Zo'n lang gebouw teken je niet, je animeert het. De dynamiek van de beweging bepaalt het gebouw, niet een fraaie geveltekening. Verheijen heeft de gevel ontworpen met een animatieprogramma, Maya, waarmee bijvoorbeeld ook animatiefilms als Finding Memo gemaakt worden. Vanuit een vlak gevelbeeld is met telkens kleine aanpassingen een gevel gevouwen die beweegt gedurende de 28 seconden dat de automobilist er langs raast. Honderden animatiefilmpjes zijn gebruikt om telkens verder te sleutelen aan een eindbeeld van 'op de beweging reagerende vlakken en vouwlijnen'. 'Autodesign met zijn soepele lijnen en scherpe vouwlijnen vormt daarbij de grootste inspiratiebron' aldus Verheijen. Maar Verheijen is niet tevreden met een mooi plaatje. Het moet er ook in werkelijkheid goed uitzien en – vooral – blijven uitzien. Bijvoorbeeld met de rode beplating die door een tegenlichtse overlapping nauwelijks zijn naden toont en eruit ziet als een groot vlak. Met dit pragmatisme onderscheidt hij zich van veel 'computerarchitecten' waar de uitvoering ondergeschikt lijkt aan het verheven idee. Momenteel is alleen de geluidswal in aanbouw. De woonwinkel volgt pas in 2007.

Geluidswalgebouw van ONL

Kas Oosterhuis kan tot een van de pioniers van de computerarchitectuur gerekend worden. Met zijn organische Zoutwaterpaviljoen heeft hij wereldwijd faam weten te vergaren. De uitvoering ervan was echter slecht. Als eenmaal het feeërieke licht gedoofd was, bleef er een armoedige schuur over. Nu als ONL (Oosterhuis en Lenárd) heeft hij zich beter geschoold. Langs de A2, in het verlengde van 'the Wall' van Fons Verheijen, ontwerpt hij een geluidswal waar in een verdikking de nieuwe showroom van de luxe wagen verkoper Hessing is opgenomen. 'Als een antilope die verzwolgen is door een slang' zo luidt de passende metafoor van ONL.

In de uitgebreide en zeer technische presentatie van Kas Aalbers en Sander de Boer van ONL, eerder een mini computercursus, blijkt waarom de uitvoering van de gebouwen van ONL sterk verbeterd is: ze hebben de kennis én de bouwvoorbereiding geheel overgenomen van de producenten. Met het programma Pro-Engineer, 'Maya zijn we voorbij' gekscheerde De Boer, beheert het bureau alle data van het gebouw. Deze data fungeren als onderlegger voor alle producenten, waardoor fouten worden voorkomen. Veranderen er data, bijvoorbeeld een hoogtemaat, dan veranderen automatisch alle overige data mee. Er wordt niet meer gewerkt met plattegronden, doorsneden, gevels maar met een gebouwmodel; met de data als kern.

Voor gebouwen als de kilometerslange geluidswal/showroom met zijn 40.000 verschillende staalprofielen is zo'n werkwijze noodzakelijk, maar het heeft zijn keerzijde, zo beaamt de Boer. 'Toen ik voor het eerst in het gebouw liep, voelde het heel anders dan ik verwacht had, terwijl ik op de computer elk onderdeel van het gebouw doorgrondde'. Voor de gebouwervaring blijkt een computer toch niet het juiste middel zo beaamt de Boer. Van achter de computer vandaan kruipen, en vaker op excursies gaan is zijn oplossing.

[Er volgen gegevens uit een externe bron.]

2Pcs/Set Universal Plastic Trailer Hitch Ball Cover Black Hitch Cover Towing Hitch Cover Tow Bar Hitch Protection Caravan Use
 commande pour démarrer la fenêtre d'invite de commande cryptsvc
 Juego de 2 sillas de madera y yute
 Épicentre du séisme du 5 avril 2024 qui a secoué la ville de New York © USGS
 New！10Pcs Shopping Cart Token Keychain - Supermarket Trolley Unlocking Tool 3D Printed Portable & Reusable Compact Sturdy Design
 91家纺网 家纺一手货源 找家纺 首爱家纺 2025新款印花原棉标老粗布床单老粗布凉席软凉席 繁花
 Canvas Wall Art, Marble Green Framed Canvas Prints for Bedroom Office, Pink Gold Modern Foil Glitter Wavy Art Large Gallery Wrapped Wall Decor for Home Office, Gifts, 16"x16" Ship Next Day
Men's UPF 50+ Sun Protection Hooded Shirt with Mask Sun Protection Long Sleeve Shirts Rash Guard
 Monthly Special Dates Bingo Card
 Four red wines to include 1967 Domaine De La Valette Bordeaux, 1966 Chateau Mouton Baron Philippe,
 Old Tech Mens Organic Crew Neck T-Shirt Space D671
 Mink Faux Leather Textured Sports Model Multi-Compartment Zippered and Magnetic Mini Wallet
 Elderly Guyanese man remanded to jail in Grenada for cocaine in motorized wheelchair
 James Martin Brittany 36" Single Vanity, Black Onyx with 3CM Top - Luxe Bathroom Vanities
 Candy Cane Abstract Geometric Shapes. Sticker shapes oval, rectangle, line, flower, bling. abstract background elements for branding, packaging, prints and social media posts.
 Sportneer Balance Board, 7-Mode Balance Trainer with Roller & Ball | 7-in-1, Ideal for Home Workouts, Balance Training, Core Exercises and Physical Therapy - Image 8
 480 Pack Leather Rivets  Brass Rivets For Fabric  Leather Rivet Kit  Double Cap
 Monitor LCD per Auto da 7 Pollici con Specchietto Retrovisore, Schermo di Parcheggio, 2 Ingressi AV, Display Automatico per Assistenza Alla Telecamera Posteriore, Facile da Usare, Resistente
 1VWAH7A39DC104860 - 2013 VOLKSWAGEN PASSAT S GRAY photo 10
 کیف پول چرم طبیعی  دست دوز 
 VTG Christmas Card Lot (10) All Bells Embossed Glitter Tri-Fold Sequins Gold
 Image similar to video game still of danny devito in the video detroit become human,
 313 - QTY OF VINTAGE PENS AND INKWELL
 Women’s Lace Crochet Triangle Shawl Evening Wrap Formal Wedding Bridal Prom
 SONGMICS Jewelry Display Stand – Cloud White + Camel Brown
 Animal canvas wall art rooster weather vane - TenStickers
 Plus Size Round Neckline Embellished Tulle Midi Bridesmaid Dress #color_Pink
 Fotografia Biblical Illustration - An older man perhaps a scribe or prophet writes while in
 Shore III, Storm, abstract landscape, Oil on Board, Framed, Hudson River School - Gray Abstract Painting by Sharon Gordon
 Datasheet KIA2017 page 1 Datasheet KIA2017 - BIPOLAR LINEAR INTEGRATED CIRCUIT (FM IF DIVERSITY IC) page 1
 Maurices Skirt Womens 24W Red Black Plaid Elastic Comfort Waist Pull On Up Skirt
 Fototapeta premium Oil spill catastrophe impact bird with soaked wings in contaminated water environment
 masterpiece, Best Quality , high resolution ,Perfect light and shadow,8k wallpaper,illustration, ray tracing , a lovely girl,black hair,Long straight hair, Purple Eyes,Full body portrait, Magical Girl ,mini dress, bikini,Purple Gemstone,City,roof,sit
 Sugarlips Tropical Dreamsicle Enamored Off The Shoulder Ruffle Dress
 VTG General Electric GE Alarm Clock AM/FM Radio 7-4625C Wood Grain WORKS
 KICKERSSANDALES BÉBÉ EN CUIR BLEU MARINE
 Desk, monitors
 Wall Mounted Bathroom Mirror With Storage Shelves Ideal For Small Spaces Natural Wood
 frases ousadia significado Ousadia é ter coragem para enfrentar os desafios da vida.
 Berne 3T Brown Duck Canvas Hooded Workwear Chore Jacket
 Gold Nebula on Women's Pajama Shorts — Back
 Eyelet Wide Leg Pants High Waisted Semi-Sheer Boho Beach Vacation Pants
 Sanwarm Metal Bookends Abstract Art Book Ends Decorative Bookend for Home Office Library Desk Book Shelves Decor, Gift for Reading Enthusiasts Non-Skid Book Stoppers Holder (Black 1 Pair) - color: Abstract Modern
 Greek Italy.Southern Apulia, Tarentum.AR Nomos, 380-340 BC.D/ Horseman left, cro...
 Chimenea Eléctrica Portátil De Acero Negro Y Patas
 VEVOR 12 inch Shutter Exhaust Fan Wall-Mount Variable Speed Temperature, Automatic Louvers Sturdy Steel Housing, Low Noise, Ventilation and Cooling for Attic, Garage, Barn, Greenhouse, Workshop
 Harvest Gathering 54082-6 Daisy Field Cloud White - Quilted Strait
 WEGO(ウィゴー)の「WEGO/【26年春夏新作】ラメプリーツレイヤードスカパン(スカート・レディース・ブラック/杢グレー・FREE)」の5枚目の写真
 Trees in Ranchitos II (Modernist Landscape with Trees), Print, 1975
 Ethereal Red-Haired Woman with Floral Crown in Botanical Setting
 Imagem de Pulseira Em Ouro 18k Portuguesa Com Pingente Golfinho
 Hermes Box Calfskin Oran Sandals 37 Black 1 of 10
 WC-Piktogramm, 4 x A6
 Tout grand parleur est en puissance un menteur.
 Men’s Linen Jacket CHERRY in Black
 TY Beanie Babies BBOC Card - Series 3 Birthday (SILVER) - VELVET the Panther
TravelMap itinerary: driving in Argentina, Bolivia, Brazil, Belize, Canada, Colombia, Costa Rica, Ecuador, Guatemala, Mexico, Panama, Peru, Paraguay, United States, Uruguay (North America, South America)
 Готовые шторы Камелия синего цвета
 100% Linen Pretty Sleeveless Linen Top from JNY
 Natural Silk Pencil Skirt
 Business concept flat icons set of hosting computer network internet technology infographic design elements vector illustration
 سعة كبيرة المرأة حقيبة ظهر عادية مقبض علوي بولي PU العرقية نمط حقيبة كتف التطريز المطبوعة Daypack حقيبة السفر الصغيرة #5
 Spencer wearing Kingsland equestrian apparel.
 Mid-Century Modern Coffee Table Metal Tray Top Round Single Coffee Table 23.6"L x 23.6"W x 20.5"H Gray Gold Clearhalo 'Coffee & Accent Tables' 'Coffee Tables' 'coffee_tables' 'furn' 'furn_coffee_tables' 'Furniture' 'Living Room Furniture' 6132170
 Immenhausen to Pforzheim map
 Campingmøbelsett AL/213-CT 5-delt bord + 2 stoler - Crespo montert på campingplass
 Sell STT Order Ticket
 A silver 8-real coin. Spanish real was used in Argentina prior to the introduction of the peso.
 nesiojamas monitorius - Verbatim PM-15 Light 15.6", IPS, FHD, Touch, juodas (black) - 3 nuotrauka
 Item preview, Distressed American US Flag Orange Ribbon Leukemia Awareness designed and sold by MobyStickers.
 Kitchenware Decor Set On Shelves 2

Beide projecten hebben veel gemeen. Een voorliefde voor auto-ontwerpen bijvoorbeeld met zijn soepele vormgeving, fraaie gestileerde vouwlijnen  en gladde uiterlijk. Ook tonen beide projecten aan dat de architect bij dergelijke complexe gebouwen meer moet doen dan vormgeven, hij moet de informatie beheersen en met zijn kennis van het gebouw ook het productietraject beheersen. Maar de voornaamste kracht van beide projecten schuilt toch in het ontwikkelen van een nieuw snelweg gebouwtype. Niet langer agerend vanuit de angst voor de snelweg maar zoekend naar een bindmiddel tussen snelweg en omgeving. 'Mama gaan we naar dat rode gebouw, schreeuwt de achterbankgeneratie' zo stelt Fons Verheijen zich de toekomst van zijn rode 'Wall' voor. Terugrijdend naar Rotterdam oogt de bestaande snelwegbebouwing nog armoediger. Tegen de vlakte ermee! En maak snelwegen weer een onderdeel van de bebouwde omgeving, van het leven, zoals ze ooit toch ook bedoeld waren.